Hint: Use 64-bit browsers on 64-bit Windows by default even if this requires also 64-bit Sun Java being installed and updated (manually as Sun Java does not automatically update 64-bit version automatically) and could result in not working ActiveX scripts embedded or used in webpages because of pointer arithmetic done in 32-bit range. That makes more RAM in first 2 GB available for 32-bit applications where most 32-bit applications are loaded into by default.

Haxxo · PostAug 12, 2013#72013-08-12T05:20+00:00

Well that's just fantastic! It works perfectly, great commenting on the code.
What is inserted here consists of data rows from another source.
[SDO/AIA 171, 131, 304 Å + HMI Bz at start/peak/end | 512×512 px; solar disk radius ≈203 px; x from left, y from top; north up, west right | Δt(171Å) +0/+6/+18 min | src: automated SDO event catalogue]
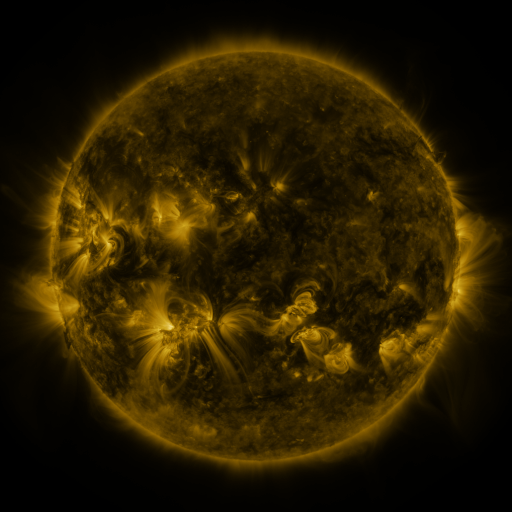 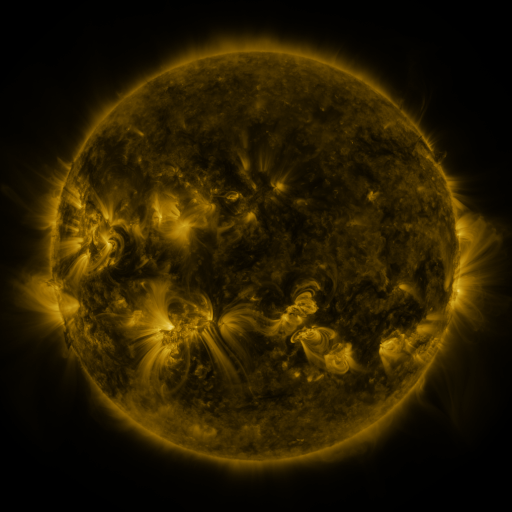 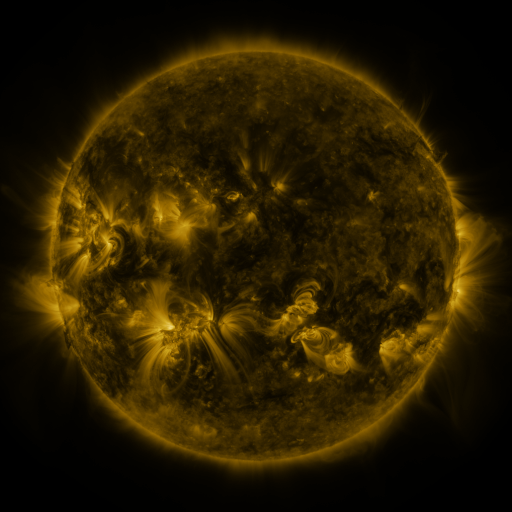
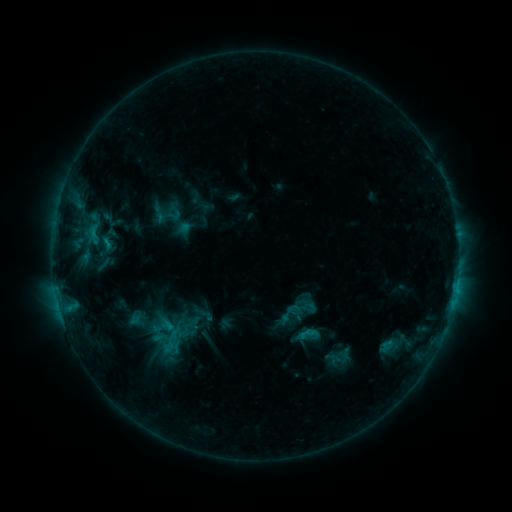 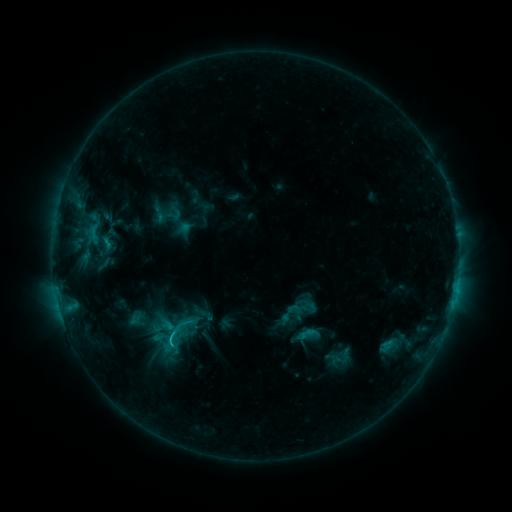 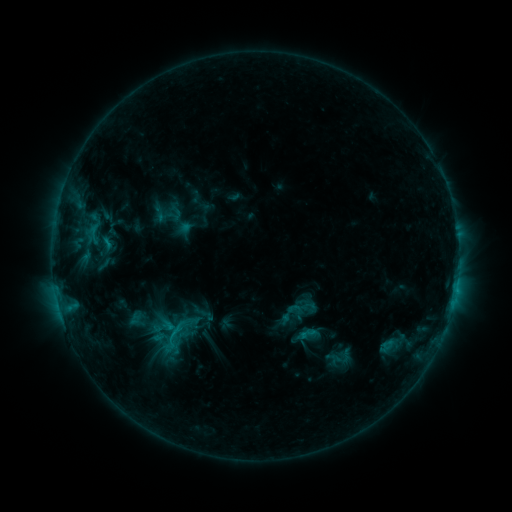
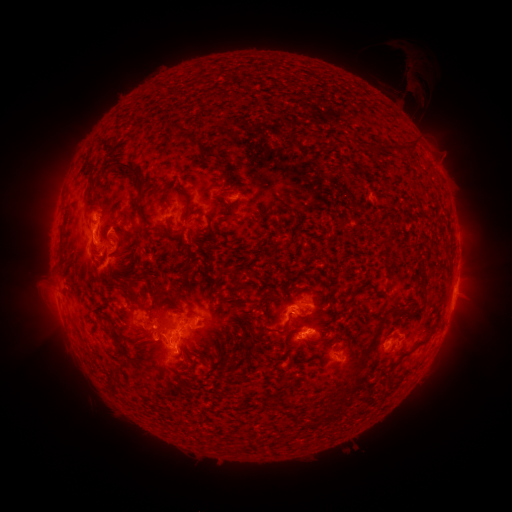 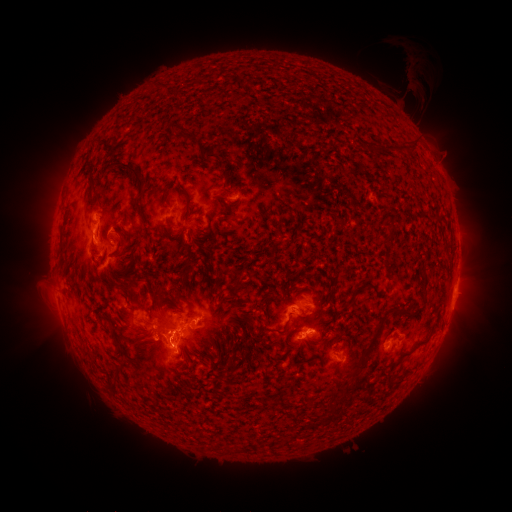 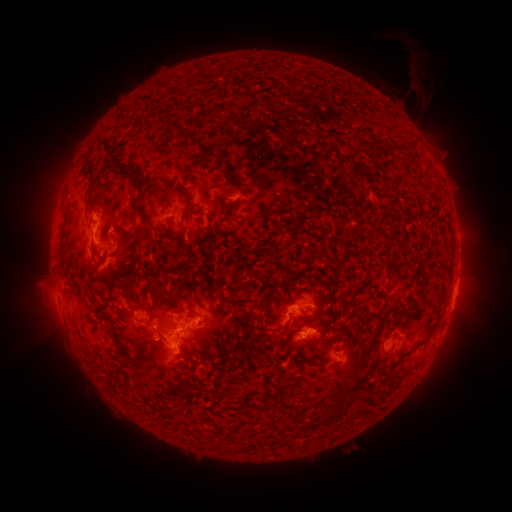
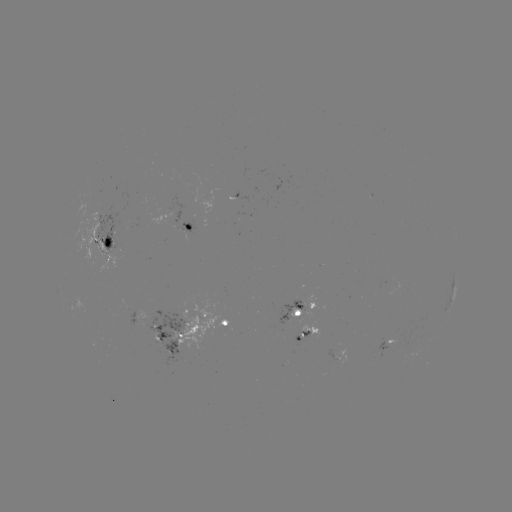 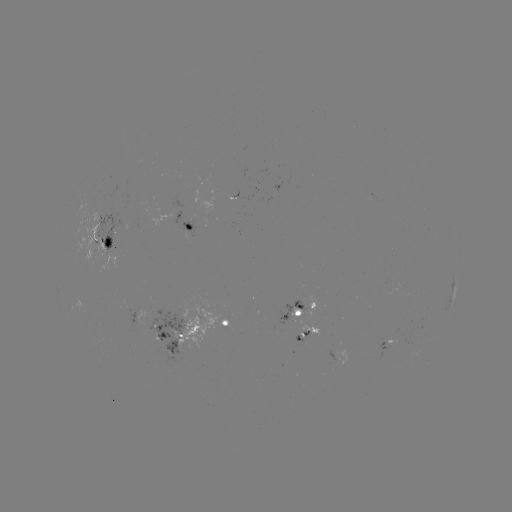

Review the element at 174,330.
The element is C1.7 flare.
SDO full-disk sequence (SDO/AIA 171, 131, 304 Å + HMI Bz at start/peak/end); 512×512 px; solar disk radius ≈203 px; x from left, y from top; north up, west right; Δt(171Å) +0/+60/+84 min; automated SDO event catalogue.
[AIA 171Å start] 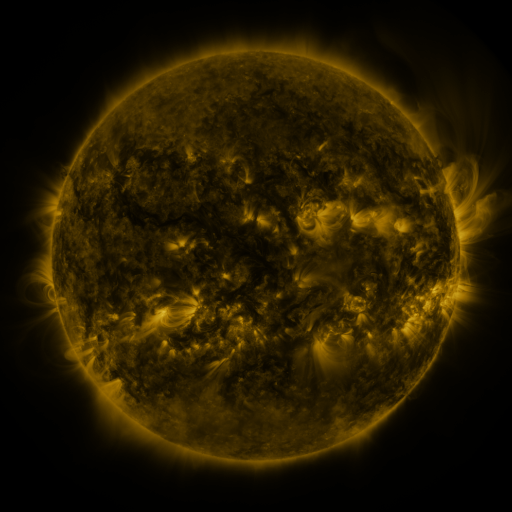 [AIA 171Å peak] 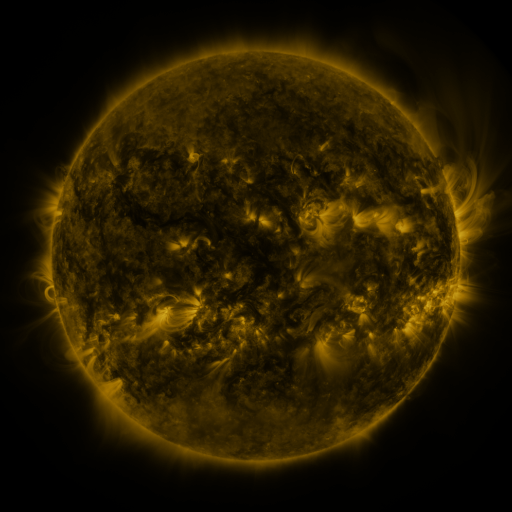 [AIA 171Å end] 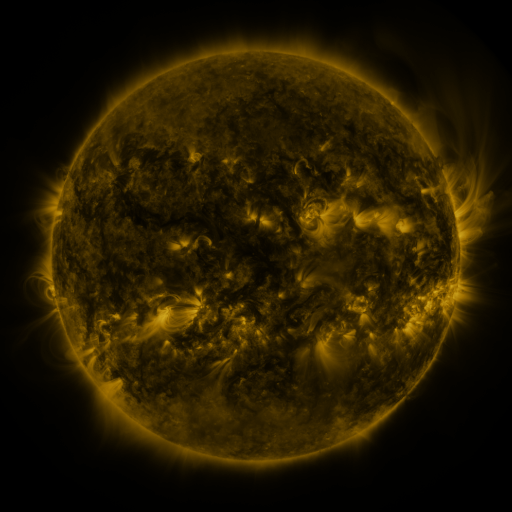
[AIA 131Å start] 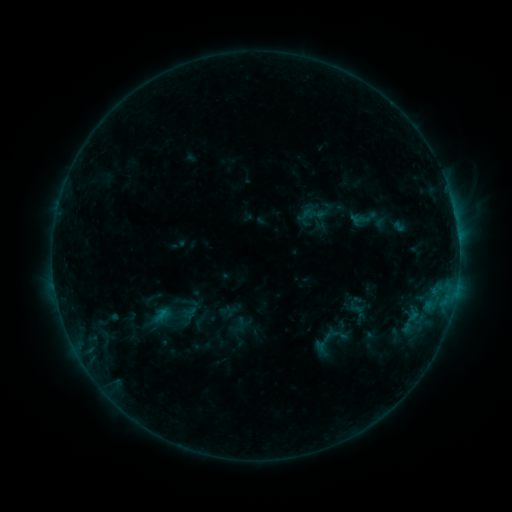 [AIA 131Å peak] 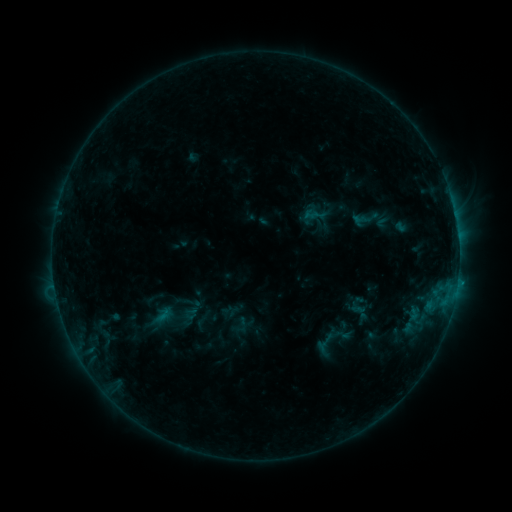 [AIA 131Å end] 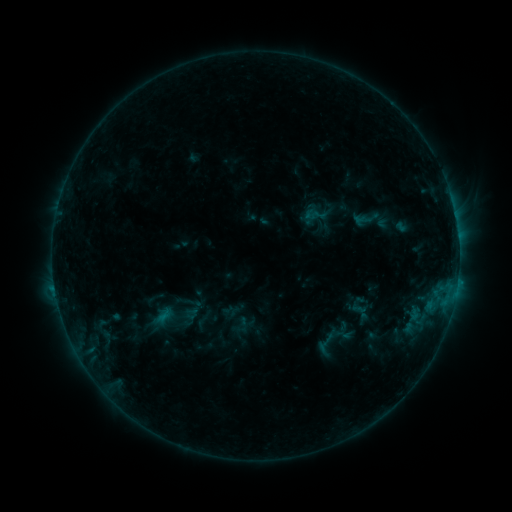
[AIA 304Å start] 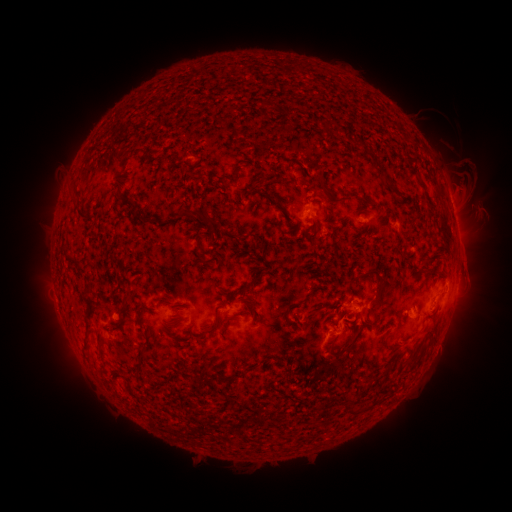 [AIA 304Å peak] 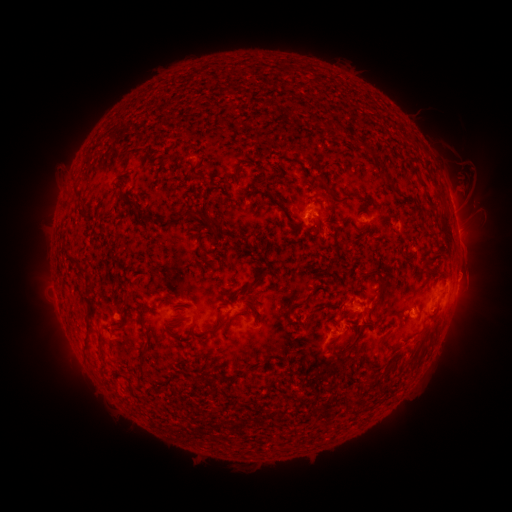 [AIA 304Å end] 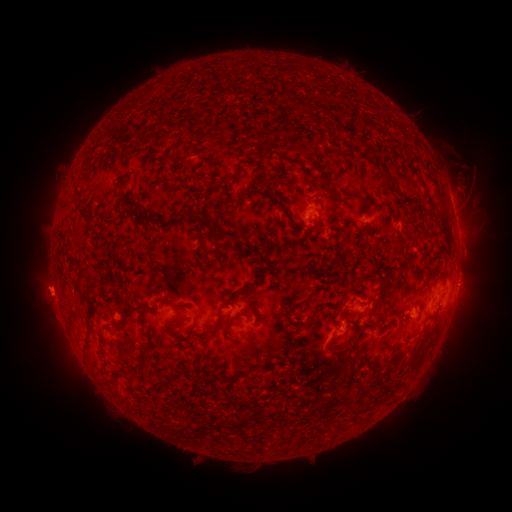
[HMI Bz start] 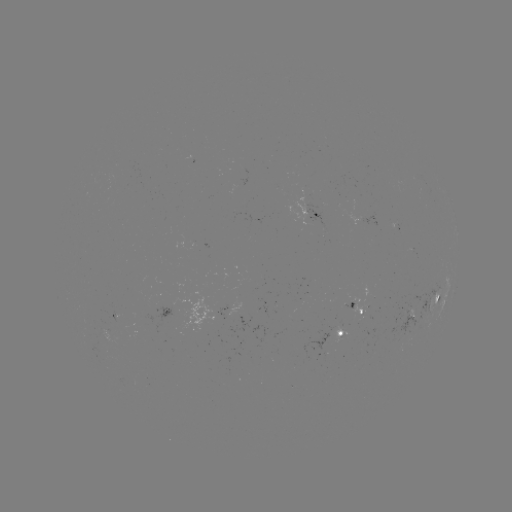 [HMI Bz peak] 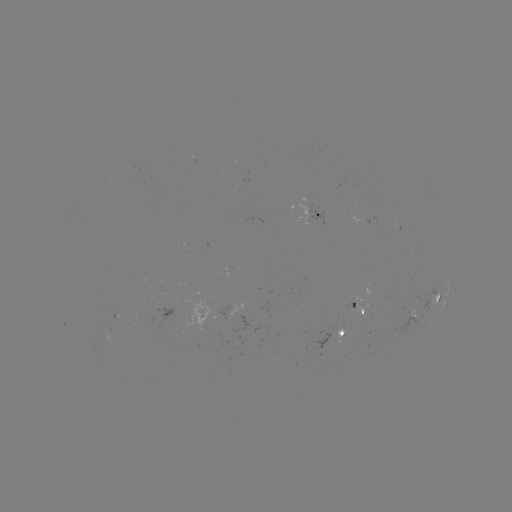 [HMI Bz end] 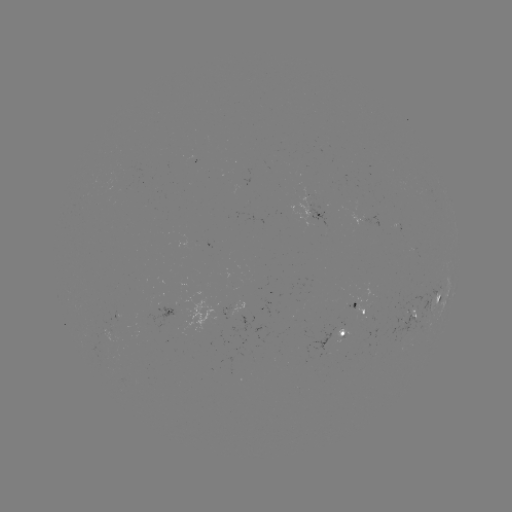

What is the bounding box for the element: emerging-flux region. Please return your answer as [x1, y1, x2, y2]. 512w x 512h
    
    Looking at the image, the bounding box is [363, 284, 374, 300].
I would like for the script to automatically delete the duplicate when found, I know that this code would be written somewhere between line 212-218 of your script, but I'm not a programmer.

If its not too much trouble to edit the script, it would save me a lot of time (id have to learn UltraEdit syntax).

Once again, thanks for the help.

Mofi · PostAug 12, 2013#82013-08-12T17:49+00:00

Here is a modified version of the script above which deletes in a new file all the lines which are rated as being similar to a line above.

It is not so easy as you thought as with deleting a line the line number of all lines below the removed line changes by -1. Therefore the script has to remember which lines to delete, then mark the lines to delete in a copy of the original file and deletes them finally with a single regular expression Replace All.

Haxxo · PostAug 13, 2013#92013-08-13T08:52+00:00

Thank you very much Mofi, that script is fantastic!

It feels like I should be paying 100$ an hour for this kind of professional service.